» Provided passage
——————

Seattle Mariners Can Count On Lefty Reliever Joe Beimel
Seattle Mariners LHP Joe Beimel is a 37-year-old journeyman bullpen pitcher who looks like he may have spent some time marooned on a desert island. That prospect may be fitting, because Beimel is definitely a survivor.
He entered the league in 2001 with the NL‘s Pittsburgh Pirates. Never finding much early success as a starter, he was moved to the bullpen. The Mariners are the seventh MLB club Beimel has suited up for. He had to fight his way back from Tommy John surgery in 2012 and is no stranger to logging innings in the minors despite his veteran status in the league.
Beimel endured the entirety of his 2013 season in Triple-A for the Gwinnett Braves without getting called upon to make a big league appearance. Perhaps his entrance song, “God’s Gonna Cut You Down” By Johnny Cash, best describes Beimel’s grit, humility and attitude towards the game of baseball. His appreciation for it goes hand in hand with knowing that he should not take any opportunity for granted, something he certainly has not done in 2014 so far with the Mariners.

——————

Records from a data collection

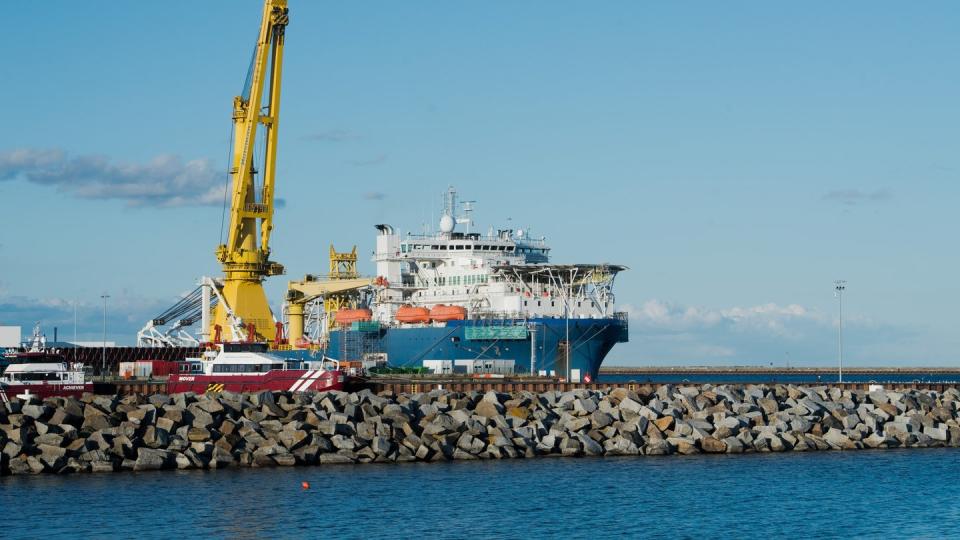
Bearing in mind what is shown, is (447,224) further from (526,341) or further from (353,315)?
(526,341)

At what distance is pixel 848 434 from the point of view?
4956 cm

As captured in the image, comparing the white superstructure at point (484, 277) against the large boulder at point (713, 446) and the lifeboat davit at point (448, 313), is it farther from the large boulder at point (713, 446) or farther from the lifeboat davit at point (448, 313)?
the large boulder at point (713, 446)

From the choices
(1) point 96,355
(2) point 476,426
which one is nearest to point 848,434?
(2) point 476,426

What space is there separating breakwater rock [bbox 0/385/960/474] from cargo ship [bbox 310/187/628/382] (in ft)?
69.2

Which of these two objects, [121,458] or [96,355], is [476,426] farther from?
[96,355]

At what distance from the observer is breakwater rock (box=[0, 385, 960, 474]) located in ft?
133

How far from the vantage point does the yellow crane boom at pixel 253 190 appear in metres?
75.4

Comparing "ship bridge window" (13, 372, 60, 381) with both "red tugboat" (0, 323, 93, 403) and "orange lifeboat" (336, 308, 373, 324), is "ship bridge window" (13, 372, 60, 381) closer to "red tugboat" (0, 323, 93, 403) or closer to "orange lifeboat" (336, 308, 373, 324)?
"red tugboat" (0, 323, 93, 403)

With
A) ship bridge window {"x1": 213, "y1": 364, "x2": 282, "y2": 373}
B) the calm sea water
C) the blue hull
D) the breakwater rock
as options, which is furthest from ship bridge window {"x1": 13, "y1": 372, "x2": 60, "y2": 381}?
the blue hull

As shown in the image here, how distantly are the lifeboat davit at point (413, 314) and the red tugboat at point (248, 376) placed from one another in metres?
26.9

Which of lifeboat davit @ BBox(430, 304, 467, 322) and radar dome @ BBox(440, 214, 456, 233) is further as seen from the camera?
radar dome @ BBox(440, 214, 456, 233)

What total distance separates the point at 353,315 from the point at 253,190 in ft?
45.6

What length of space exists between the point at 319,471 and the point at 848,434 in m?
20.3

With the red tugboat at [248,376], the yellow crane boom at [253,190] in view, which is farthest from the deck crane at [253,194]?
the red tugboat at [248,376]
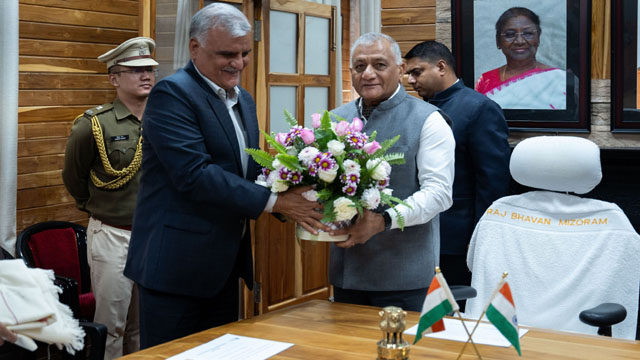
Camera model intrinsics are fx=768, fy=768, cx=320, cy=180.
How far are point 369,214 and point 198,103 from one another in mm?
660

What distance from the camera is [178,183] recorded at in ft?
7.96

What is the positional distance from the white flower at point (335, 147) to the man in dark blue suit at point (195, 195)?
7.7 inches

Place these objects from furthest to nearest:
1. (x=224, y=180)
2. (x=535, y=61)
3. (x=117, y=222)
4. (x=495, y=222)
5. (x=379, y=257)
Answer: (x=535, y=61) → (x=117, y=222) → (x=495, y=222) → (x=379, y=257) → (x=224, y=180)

——————

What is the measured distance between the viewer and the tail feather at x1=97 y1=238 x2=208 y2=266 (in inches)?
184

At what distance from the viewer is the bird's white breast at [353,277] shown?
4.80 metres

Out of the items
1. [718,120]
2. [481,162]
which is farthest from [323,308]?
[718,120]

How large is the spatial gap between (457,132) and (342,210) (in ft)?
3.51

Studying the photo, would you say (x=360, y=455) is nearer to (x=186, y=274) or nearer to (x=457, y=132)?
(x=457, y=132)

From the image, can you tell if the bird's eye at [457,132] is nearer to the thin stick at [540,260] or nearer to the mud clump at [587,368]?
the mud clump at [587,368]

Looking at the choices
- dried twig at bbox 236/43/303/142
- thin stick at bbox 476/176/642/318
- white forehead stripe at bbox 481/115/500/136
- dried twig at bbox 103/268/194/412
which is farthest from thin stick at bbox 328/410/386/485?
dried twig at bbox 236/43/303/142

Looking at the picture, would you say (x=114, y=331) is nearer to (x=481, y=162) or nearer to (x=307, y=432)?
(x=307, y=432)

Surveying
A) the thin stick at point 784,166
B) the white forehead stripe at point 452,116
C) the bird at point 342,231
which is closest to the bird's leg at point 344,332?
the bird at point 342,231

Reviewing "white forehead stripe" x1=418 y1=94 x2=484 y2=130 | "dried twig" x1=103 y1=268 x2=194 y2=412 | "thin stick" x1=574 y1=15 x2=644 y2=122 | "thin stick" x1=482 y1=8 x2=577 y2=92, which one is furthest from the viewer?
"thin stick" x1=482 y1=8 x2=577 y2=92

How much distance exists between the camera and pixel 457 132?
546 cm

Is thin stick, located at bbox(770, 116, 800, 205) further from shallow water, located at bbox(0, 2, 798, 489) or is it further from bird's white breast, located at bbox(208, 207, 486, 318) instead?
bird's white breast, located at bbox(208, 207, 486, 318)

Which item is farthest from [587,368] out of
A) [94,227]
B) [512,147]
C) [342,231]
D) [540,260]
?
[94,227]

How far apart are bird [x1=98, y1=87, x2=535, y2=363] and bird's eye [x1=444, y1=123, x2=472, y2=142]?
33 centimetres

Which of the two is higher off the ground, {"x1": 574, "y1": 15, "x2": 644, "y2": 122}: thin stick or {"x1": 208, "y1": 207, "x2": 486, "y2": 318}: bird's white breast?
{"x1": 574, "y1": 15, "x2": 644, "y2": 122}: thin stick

——————

» What this task involves
Continue the article about Mariners reliever Joe Beimel, picking up right after its final sentence.

» Exercise output
Beimel was signed in January by Seattle to a minor league contract. He made the 25-man roster out of Spring Training and has not looked back. He is one of the the most reliable relievers for manager Lloyd McClendon to call on late in games. He carries with him the second-best ERA on the Mariners at 1.61 across 24 appearances and 22.1 innings pitched, behind only RHP Dominic Leone. When it comes to protecting a lead in ballgames, Beimel has been lights out. He is yet to allow an earned run in the 6th, 7th or 8th inning of a game this year. He is tied for third on the team with five holds.
In last night’s 5-1 win over the San Diego Padres, Beimel pitched another scoreless inning for the Mariners. For a team that does not score a lot of runs, Seattle is getting by with their above average rotation and McClendon playing situational matchups properly when he calls on his bullpen. Outside of Leone and closer Fernando Rodney, there is not a more reliable arm that the Mariners can turn to in a pinch these days than No. 97.